Igor Toshevski, Territory, Plostad Makedonija, Skopje, 2009. Tutti i diritti riservati all'artista.

Jon Blackwood [en, come tutti i link successivi, salvo diversa indicazione] è curatore d'arte contemporanea, scrittore e docente alla Gray’s School of Art della Robert Gordon University ad Aberdeen. Divide il suo tempo tra la Scozia e i Balcani, andando alla ricerca di opere d'arte contemporanea nell'ex-Jugoslavia, in particolare in Macedonia e Bosnia ed Erzegovina. Il suo libro Critical Art in Contemporary Macedonia (2016) è il primo studio in inglese della scena artistica contemporanea alternativa in Macedonia.

Nella sua intervista con Global Voices, Blackwood descrive il suo impegno come ricercatore d'arte e il suo tentativo di collegare tra di loro le varie parti d'Europa, sfidando gli stereotipi sulla regione dei Balcani:

Filip Stojanovski (FS): Come percepisce il mondo artistico “occidentale” l'arte dell'ex-Jugoslavia o, più ampiamente, dei Balcani?

Jon Blackwood. Foto per gentile concessione dell'artista.

Jon Blackwood (JB): Non è semplice dare una risposta precisa a questa domanda. Non penso che i concetti di “ovest” e “est” siano ancora validi, dato che più ci allontaniamo dal periodo della Guerra Fredda più questa distinzione perde di significato. Forse, una distinzione più utile è tra “l'UE” e “il resto d'Europa”.

Ad oggi esistono dei piccoli gruppi di studenti provenienti da Scozia, Inghilterra, Francia, Germania, Austria e Nord America che lavorano nel campo della cultura visuale nell'ex-Jugoslavia.
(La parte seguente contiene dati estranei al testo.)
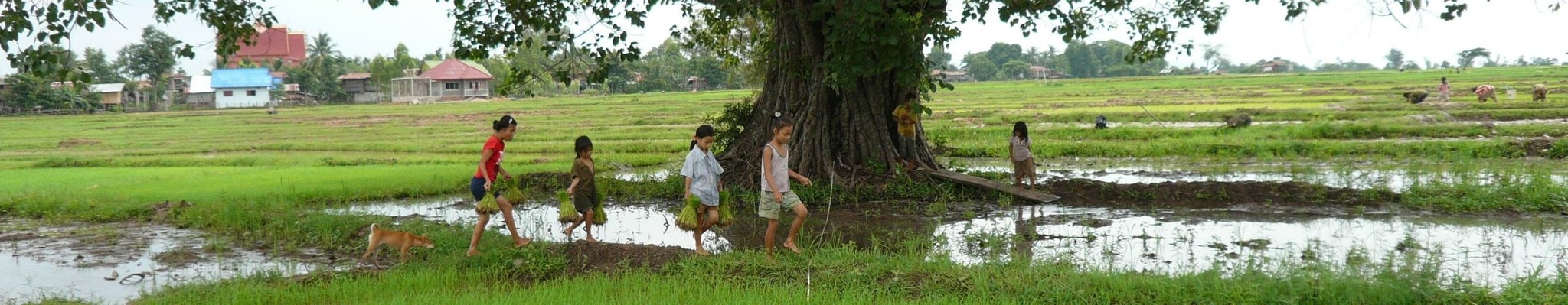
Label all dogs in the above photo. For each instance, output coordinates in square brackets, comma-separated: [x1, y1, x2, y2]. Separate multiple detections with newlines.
[357, 223, 434, 271]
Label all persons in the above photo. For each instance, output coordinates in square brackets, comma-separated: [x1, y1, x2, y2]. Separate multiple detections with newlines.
[1404, 90, 1428, 104]
[679, 126, 725, 257]
[467, 116, 535, 256]
[1532, 85, 1547, 102]
[1438, 77, 1450, 103]
[758, 111, 813, 258]
[1473, 85, 1499, 103]
[892, 93, 918, 168]
[1009, 121, 1036, 190]
[564, 136, 599, 242]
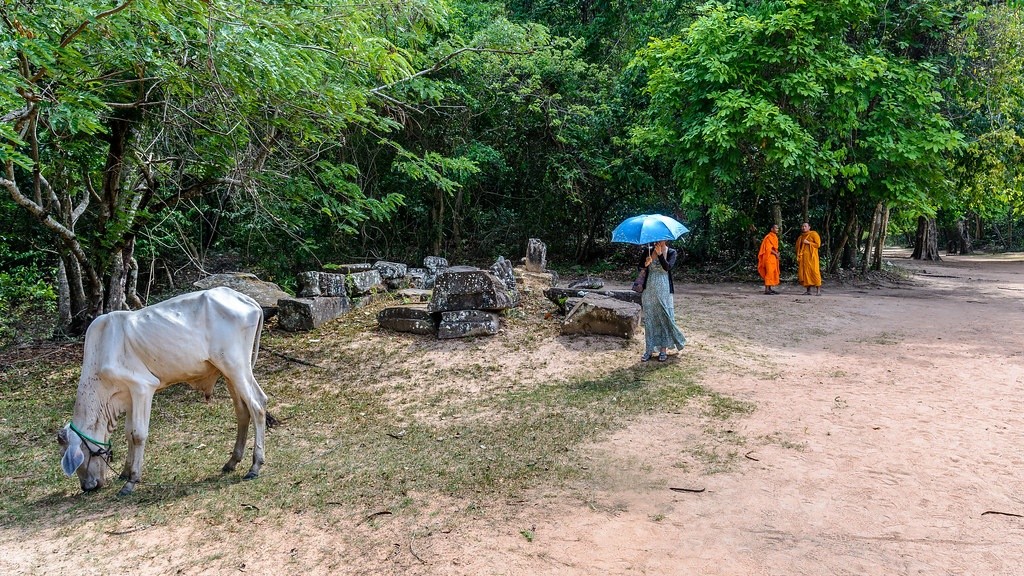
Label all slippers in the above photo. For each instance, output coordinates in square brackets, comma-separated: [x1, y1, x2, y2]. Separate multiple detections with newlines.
[763, 291, 775, 295]
[641, 353, 652, 361]
[659, 352, 668, 362]
[771, 289, 779, 294]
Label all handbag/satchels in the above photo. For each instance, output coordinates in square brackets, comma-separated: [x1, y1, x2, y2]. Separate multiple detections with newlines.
[631, 267, 648, 294]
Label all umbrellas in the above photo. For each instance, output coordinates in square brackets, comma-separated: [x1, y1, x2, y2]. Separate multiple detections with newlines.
[610, 213, 690, 257]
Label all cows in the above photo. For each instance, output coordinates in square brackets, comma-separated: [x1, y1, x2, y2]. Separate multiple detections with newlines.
[57, 286, 268, 495]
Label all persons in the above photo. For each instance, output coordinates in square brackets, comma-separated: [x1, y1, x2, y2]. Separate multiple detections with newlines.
[758, 224, 781, 295]
[795, 222, 822, 296]
[638, 241, 686, 362]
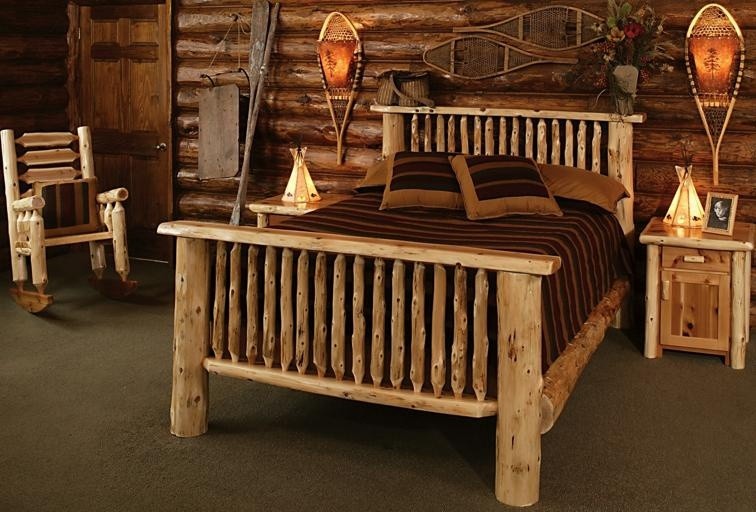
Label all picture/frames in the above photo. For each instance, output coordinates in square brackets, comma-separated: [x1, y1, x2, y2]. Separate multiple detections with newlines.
[702, 191, 740, 237]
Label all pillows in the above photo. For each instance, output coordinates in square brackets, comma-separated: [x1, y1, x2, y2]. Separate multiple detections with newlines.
[355, 150, 630, 222]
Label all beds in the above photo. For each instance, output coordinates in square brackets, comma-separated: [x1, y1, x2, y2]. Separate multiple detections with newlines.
[157, 105, 650, 506]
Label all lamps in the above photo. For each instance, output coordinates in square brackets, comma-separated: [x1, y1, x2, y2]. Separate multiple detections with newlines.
[314, 12, 363, 164]
[685, 5, 745, 188]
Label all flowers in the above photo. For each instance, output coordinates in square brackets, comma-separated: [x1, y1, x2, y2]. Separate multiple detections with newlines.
[285, 130, 307, 164]
[552, 1, 681, 131]
[665, 137, 701, 168]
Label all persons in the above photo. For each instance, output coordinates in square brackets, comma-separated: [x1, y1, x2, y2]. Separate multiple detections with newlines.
[707, 200, 729, 231]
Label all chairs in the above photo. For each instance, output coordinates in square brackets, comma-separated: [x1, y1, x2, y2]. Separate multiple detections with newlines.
[0, 125, 145, 314]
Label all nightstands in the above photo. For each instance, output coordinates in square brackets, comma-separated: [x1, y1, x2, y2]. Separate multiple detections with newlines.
[639, 216, 755, 370]
[247, 192, 352, 228]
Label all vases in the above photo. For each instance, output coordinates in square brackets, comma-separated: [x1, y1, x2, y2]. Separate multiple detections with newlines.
[281, 147, 324, 204]
[665, 164, 705, 229]
[613, 63, 640, 116]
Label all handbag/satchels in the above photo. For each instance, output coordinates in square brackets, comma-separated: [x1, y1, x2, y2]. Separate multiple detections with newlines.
[377, 70, 430, 107]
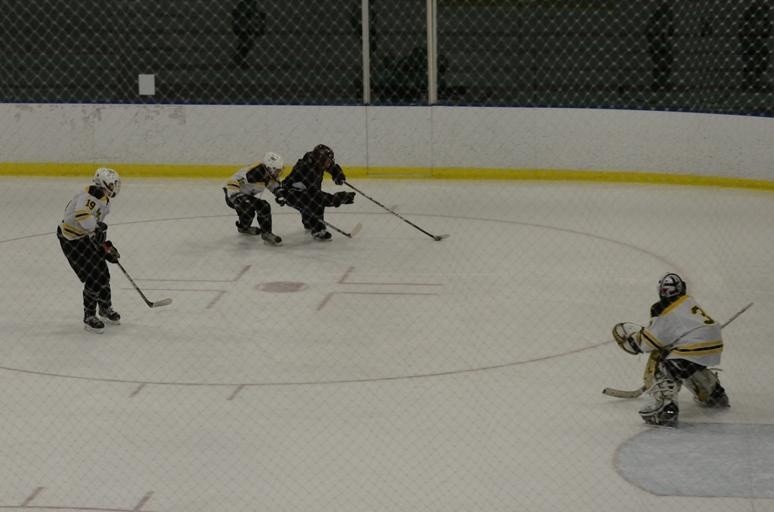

Ma a parte ciò, temo che siano ancora presenti molte incomprensioni e molta ignoranza sul tema.

Per quanto riguarda il mondo dell'arte, l'interesse è cresciuto lievemente negli ultimi anni. Ho iniziato a lavorare in maniera approfondita sulla storia dell'arte jugoslava e sull'arte contemporanea post jugoslava attorno al 2006 perché sono stato messo alla prova da ciò che avevo visto, e perché sconvolto dalla quasi assenza di materiale in lingua inglese sull'argomento. Questo aspetto ha iniziato a cambiare in maniera decisiva nell'ultimo decennio.

Per esempio, negli ultimi due o tre anni, il Tate ha creato un Comitato d'Investimenti per la Russia e l'Est Europa e sta iniziando a esporre opere di artisti come Braco Dimitrijević, bosniaco, e Sanja Iveković, croata, all'interno delle mostre permanenti. La straordinaria esposizione dell'architettura jugoslava del MOMA dimostra inoltre come si stia rivolgendo l'attenzione verso la regione. Altre figure come la fondazione Calvert22 a Londra, e la Nottingham Contemporary nelle Midlands Orientali, portano avanti l'interesse duraturo, seppur sporadico, del panorama inglese per l'arte jugoslava che ebbe inizio con le opere di Ivan Meštrović [it] nei primi decenni del ventesimo secolo.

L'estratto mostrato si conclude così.